AUFGABE
Ersetze im Textauszug „Praxen“ durch „Arztpraxen“ und gib dabei den Abschnitt beginnend mit „Allein mit dem“ und weiter bis einschließlich „und Personalressourcen reduzieren.“ neu wieder.

TEXTAUSZUG
Allein mit dem Wegfall der Neupatientenregelung – die erst 2019 eingeführt worden war, um Patienten einen schnelleren Facharzttermin zu ermöglichen – würden deutschlandweit jetzt der ambulanten Versorgung 400 Millionen Euro jährlich entzogen, so die KVT. „Zwischen Ende 2019 und Ende 2021 ist die Zahl der Neupatienten in den Thüringer Praxen um 18 Prozent gestiegen“, verweist die KVT auf die umgesetzten Anreize, wonach die Praxen investiert und ihr Personal aufgestockt hätten. Jetzt müssten sich die Praxen wieder neu organisieren und Personalressourcen reduzieren.

ÜBUNGSDATEN
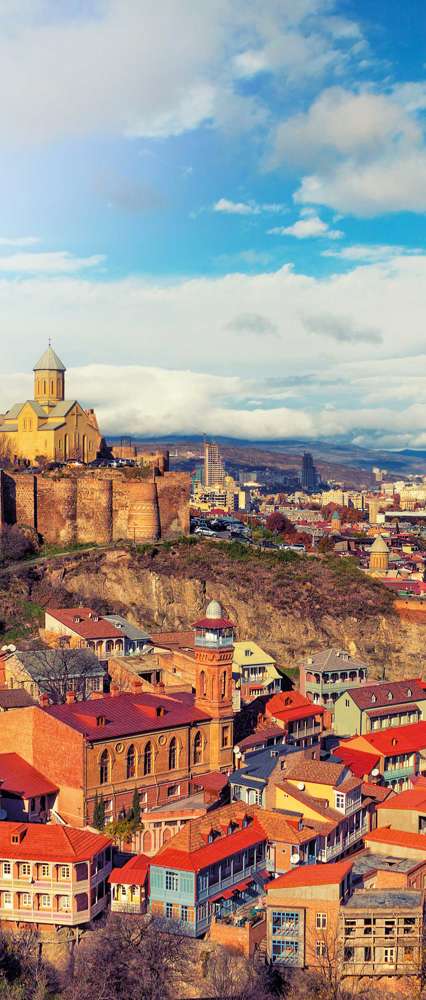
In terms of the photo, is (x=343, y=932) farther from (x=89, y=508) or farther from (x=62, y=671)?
(x=89, y=508)

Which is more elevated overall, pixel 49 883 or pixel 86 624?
pixel 86 624

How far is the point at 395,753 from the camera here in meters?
41.2

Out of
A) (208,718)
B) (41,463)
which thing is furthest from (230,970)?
(41,463)

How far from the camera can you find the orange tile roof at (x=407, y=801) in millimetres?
35800

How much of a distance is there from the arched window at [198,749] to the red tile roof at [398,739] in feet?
22.3

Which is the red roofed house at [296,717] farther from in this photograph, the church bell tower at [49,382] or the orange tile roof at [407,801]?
the church bell tower at [49,382]

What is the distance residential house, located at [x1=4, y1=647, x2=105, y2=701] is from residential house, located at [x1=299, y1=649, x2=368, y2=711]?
30.9 ft

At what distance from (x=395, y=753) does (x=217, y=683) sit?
23.9 ft

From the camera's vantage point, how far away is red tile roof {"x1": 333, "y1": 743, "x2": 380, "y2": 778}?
39500 mm

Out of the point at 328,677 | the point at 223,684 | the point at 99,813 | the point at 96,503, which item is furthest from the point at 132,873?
the point at 96,503

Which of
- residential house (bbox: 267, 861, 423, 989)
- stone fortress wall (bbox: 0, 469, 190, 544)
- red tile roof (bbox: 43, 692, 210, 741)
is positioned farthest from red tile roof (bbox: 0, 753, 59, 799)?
stone fortress wall (bbox: 0, 469, 190, 544)

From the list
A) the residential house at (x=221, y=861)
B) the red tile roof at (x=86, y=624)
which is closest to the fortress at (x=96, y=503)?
the red tile roof at (x=86, y=624)

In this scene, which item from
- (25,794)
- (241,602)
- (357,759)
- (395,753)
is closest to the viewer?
(25,794)

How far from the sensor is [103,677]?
4644 cm
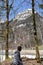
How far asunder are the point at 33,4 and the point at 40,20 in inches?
166

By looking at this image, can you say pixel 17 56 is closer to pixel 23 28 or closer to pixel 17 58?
pixel 17 58

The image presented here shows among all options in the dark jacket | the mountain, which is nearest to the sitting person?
the dark jacket

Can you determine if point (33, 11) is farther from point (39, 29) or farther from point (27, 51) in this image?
point (27, 51)

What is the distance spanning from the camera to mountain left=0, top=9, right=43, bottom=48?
20.5 metres

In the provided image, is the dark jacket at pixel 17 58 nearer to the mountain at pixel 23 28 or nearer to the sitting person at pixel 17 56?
the sitting person at pixel 17 56

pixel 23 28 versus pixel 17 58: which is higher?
pixel 17 58

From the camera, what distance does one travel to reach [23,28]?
23.5m

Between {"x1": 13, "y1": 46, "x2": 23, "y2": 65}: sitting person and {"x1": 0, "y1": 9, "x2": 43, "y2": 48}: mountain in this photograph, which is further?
{"x1": 0, "y1": 9, "x2": 43, "y2": 48}: mountain

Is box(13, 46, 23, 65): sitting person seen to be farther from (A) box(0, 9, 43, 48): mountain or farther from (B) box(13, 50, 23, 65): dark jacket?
(A) box(0, 9, 43, 48): mountain

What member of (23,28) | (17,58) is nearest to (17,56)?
(17,58)

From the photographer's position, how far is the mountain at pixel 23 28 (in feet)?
67.3

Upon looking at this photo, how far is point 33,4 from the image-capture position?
58.2 feet

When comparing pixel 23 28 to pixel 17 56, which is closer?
pixel 17 56

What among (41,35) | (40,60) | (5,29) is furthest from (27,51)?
(40,60)
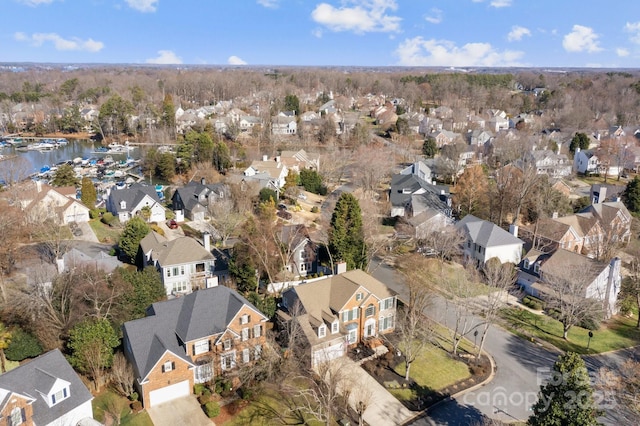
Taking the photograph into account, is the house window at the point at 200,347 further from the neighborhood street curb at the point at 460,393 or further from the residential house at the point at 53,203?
the residential house at the point at 53,203

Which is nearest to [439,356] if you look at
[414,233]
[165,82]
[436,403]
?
[436,403]

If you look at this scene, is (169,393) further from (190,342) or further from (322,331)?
(322,331)

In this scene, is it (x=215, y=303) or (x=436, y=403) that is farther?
(x=215, y=303)

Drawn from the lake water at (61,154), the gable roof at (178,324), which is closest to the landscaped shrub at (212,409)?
the gable roof at (178,324)

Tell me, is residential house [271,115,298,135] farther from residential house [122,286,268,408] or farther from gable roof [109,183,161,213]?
residential house [122,286,268,408]

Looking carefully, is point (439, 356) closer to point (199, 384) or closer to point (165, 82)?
point (199, 384)

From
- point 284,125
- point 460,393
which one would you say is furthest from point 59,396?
point 284,125
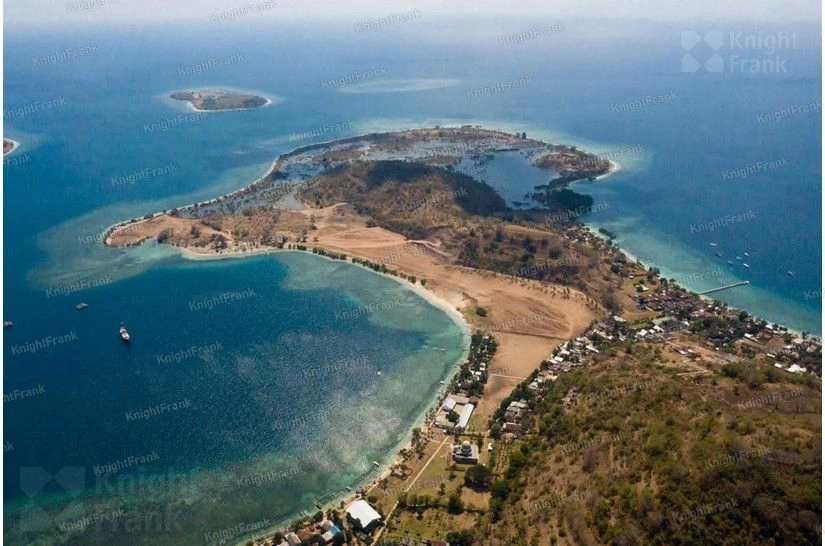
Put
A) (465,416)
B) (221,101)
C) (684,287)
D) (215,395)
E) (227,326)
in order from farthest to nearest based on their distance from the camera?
1. (221,101)
2. (684,287)
3. (227,326)
4. (215,395)
5. (465,416)

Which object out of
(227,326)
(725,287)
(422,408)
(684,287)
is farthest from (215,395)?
(725,287)

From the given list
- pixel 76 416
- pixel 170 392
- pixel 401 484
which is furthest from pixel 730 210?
pixel 76 416

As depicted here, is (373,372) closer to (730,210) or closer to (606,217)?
(606,217)

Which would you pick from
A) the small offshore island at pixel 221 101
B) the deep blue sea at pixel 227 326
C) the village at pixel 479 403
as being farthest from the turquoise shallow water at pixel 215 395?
the small offshore island at pixel 221 101

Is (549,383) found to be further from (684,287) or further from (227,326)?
(227,326)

ERGEBNIS
Allein mit dem Wegfall der Neupatientenregelung – die erst 2019 eingeführt worden war, um Patienten einen schnelleren Facharzttermin zu ermöglichen – würden deutschlandweit jetzt der ambulanten Versorgung 400 Millionen Euro jährlich entzogen, so die KVT. „Zwischen Ende 2019 und Ende 2021 ist die Zahl der Neupatienten in den Thüringer Arztpraxen um 18 Prozent gestiegen“, verweist die KVT auf die umgesetzten Anreize, wonach die Arztpraxen investiert und ihr Personal aufgestockt hätten. Jetzt müssten sich die Arztpraxen wieder neu organisieren und Personalressourcen reduzieren.